## SUPPLIED PASSAGE

===============

John Halpin has been a fantasy contributor for since 2007. He has written and co-hosted webcasts about fantasy football for, and managed websites for the NHL, the U.S. Olympic Committee and USA Network. Listen to his "Fantasy 15 Podcast" on and follow him on Twitter.


Through four weeks, our Position vs. Fantasy Defensive Points Allowed tool is solidifying as a tool to help you find good matchups. It’ll get stronger as the season progresses, as we’ll have less reason to say things like, “But they’ve played against four terrible quarterbacks – of course their numbers are good!”

As always, please remember that the players listed are mostly meant to be borderline guys, who need reasons for you to play or bench them. You won’t see recommendations to start A.J. Green and Arian Foster, because you should always start A.J. Green and Arian Foster. Make sense? Good.

Note: The fantasy points per game (FPPG) referenced below are from standard leagues.

Week 5 Byes: Cowboys, Bucs, Raiders, Lions
Thursday game: Cardinals at Rams


Stay away: Ben Roethlisberger, Steelers (vs. Eagles)
The Eagles are seventh in the league in pass defense, and rank fifth with 13.8 FPPG allowed to opposing quarterbacks. Roethlisberger has had a strong season so far, but you have to think his number passing attempts will decline a bit with Rashard Mendenhall back. Try to sit Big Ben this week.


- The Jets are a desperate team, but even without Darrelle Revis, their pass defense should be decent, and they currently rank 10th with 16.9 FPPG allowed to opposing QBs. Also, because the Texans run the ball so well, Matt Schaub is in the lower third of the league with just 31 pass attempts per game. Stay away from Schaub in this week’s Monday nighter, and just enjoy the “WE WANT TEBOW!” chants from the Jets’ faithful.

===============

## DATA
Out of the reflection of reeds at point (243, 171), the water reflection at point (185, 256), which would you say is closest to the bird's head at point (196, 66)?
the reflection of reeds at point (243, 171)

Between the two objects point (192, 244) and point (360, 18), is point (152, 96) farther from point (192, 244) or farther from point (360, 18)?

===============

## EXERCISE AIM
Return the full Week 5 fantasy football text shown above, word for word, with nothing added or left out.

## WRITTEN REPLY
John Halpin has been a fantasy contributor for since 2007. He has written and co-hosted webcasts about fantasy football for, and managed websites for the NHL, the U.S. Olympic Committee and USA Network. Listen to his "Fantasy 15 Podcast" on and follow him on Twitter.


Through four weeks, our Position vs. Fantasy Defensive Points Allowed tool is solidifying as a tool to help you find good matchups. It’ll get stronger as the season progresses, as we’ll have less reason to say things like, “But they’ve played against four terrible quarterbacks – of course their numbers are good!”

As always, please remember that the players listed are mostly meant to be borderline guys, who need reasons for you to play or bench them. You won’t see recommendations to start A.J. Green and Arian Foster, because you should always start A.J. Green and Arian Foster. Make sense? Good.

Note: The fantasy points per game (FPPG) referenced below are from standard leagues.

Week 5 Byes: Cowboys, Bucs, Raiders, Lions
Thursday game: Cardinals at Rams


Stay away: Ben Roethlisberger, Steelers (vs. Eagles)
The Eagles are seventh in the league in pass defense, and rank fifth with 13.8 FPPG allowed to opposing quarterbacks. Roethlisberger has had a strong season so far, but you have to think his number passing attempts will decline a bit with Rashard Mendenhall back. Try to sit Big Ben this week.


- The Jets are a desperate team, but even without Darrelle Revis, their pass defense should be decent, and they currently rank 10th with 16.9 FPPG allowed to opposing QBs. Also, because the Texans run the ball so well, Matt Schaub is in the lower third of the league with just 31 pass attempts per game. Stay away from Schaub in this week’s Monday nighter, and just enjoy the “WE WANT TEBOW!” chants from the Jets’ faithful.